Lay out everything in the records below, from the line containing "At what distance from pixel" down to the line containing "1.59 meters", as a JSON list of strings with one string per line. Include both of those lines and leave out any blank lines.

Data entries:
--- Begin ---

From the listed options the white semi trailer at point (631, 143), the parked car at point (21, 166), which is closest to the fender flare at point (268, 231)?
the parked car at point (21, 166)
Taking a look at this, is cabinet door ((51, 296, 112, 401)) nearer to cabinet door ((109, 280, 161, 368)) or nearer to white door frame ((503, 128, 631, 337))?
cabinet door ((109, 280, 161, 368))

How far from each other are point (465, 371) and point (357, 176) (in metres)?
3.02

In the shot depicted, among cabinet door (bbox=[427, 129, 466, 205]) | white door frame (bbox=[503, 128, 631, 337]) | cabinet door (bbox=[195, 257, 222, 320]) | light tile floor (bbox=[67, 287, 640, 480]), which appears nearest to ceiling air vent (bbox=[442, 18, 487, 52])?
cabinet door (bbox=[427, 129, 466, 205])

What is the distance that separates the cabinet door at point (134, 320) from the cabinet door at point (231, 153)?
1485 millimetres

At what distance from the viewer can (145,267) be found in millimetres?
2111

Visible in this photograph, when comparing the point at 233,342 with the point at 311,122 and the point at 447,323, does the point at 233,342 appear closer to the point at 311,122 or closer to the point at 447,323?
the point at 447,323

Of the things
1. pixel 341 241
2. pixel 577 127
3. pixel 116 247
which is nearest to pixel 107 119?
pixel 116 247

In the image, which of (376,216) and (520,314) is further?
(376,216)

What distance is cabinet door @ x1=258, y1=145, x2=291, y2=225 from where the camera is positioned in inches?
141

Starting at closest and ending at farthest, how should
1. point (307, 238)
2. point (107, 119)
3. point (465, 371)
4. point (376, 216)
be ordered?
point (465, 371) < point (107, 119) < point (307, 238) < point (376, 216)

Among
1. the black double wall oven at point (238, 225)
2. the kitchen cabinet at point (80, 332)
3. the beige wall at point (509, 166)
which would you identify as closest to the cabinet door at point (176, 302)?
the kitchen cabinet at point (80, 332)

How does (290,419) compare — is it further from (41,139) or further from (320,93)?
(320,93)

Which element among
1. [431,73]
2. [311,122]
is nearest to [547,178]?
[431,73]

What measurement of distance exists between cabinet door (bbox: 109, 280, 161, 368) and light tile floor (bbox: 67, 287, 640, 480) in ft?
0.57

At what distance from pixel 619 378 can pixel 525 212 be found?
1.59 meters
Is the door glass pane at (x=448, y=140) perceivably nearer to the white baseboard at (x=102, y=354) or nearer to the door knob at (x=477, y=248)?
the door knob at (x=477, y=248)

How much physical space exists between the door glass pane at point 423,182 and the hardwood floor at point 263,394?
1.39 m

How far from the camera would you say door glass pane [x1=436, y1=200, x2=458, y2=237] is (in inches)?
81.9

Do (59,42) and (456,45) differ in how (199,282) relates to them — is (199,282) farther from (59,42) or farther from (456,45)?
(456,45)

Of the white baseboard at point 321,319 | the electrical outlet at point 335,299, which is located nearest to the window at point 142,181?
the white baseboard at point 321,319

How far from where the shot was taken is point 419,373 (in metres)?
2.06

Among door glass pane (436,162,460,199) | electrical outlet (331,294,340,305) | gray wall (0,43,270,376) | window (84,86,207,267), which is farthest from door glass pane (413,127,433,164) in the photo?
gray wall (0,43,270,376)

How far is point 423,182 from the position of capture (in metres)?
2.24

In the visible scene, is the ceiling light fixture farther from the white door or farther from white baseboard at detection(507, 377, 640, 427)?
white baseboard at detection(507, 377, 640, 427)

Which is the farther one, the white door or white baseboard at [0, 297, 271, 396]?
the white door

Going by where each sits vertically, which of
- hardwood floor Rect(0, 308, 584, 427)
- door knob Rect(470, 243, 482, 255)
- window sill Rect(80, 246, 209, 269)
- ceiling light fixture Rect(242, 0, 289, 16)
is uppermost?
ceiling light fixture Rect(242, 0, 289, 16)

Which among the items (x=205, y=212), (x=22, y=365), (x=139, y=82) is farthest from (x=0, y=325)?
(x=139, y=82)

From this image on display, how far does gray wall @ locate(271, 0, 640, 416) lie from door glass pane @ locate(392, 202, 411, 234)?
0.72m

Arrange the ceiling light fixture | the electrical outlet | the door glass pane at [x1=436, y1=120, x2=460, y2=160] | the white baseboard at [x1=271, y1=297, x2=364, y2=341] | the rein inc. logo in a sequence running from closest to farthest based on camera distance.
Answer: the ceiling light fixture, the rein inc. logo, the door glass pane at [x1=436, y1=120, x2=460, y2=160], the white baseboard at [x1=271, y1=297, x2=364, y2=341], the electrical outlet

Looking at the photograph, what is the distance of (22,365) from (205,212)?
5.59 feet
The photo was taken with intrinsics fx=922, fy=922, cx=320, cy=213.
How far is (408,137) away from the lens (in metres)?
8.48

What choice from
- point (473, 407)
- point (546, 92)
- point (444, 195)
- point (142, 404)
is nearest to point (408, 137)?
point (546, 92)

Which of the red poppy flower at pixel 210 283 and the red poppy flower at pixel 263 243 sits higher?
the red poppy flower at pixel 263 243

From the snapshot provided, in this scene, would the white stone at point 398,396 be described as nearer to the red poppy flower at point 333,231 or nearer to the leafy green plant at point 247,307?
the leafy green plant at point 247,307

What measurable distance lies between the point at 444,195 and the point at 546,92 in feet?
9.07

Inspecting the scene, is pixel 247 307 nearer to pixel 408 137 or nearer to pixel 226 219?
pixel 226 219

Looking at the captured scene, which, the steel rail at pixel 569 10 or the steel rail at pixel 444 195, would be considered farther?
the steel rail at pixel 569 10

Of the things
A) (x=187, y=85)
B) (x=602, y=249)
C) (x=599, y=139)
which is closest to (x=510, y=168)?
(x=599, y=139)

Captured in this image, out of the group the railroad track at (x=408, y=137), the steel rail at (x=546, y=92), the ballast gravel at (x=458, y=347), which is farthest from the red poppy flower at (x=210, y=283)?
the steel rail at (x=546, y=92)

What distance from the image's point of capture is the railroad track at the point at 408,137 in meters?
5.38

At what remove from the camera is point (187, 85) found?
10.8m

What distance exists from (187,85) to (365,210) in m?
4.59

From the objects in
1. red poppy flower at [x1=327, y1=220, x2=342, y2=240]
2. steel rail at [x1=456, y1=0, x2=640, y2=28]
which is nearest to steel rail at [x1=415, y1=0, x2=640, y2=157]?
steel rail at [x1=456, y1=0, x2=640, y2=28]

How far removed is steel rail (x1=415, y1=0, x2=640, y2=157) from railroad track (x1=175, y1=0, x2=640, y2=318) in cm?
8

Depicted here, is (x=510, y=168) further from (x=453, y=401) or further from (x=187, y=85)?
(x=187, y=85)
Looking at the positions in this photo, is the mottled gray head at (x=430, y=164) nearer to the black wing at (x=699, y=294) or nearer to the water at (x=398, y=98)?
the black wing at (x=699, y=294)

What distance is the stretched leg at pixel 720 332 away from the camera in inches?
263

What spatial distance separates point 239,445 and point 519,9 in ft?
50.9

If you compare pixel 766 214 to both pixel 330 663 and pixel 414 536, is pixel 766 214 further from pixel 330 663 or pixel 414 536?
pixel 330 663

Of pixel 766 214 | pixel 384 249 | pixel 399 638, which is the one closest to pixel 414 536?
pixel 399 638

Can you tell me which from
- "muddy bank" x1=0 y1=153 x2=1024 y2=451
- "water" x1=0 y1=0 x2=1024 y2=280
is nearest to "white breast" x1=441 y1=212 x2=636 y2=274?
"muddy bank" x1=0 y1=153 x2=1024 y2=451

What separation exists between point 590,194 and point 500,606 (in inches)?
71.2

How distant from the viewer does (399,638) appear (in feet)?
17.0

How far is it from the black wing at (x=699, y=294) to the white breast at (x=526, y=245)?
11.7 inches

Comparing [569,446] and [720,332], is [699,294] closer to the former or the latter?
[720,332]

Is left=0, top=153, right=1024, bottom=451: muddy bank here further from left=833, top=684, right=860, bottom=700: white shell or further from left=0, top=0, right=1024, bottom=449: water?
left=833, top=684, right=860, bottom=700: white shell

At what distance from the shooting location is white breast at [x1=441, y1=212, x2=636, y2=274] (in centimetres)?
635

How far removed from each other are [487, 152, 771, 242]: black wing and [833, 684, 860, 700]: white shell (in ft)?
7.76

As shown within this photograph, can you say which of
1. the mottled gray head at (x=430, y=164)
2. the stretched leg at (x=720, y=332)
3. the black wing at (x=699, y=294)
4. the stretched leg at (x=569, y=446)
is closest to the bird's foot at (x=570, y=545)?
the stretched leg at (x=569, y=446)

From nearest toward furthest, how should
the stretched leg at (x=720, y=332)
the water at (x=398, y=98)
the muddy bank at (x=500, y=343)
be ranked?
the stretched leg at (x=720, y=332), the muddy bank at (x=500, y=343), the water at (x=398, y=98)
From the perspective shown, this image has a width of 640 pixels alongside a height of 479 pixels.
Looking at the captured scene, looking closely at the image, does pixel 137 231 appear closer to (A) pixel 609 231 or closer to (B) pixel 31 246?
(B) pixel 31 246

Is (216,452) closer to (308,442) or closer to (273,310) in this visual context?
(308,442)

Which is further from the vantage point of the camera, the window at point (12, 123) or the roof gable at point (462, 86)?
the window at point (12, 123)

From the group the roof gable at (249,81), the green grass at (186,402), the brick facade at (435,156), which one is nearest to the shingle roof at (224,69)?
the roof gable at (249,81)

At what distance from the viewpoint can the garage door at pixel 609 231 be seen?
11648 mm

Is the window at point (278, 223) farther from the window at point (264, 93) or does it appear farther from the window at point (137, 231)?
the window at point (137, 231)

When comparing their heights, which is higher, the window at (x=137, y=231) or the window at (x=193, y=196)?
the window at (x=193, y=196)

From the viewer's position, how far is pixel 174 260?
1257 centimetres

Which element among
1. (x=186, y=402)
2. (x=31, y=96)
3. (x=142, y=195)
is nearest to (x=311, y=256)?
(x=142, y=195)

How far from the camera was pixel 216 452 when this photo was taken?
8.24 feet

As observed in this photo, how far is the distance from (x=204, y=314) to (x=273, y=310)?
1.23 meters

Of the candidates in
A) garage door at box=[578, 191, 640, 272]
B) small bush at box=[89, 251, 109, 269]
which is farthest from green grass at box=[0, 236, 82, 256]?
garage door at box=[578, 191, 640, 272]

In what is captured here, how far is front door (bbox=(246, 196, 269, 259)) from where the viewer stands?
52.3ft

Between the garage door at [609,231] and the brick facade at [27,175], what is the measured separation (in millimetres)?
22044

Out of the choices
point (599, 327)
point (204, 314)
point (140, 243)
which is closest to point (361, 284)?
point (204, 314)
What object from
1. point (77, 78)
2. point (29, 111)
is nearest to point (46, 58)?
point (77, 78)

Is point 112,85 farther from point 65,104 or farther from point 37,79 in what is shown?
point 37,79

--- End ---

**Written response**
[
  "At what distance from pixel 619 378 can pixel 525 212 be found?",
  "1.59 meters"
]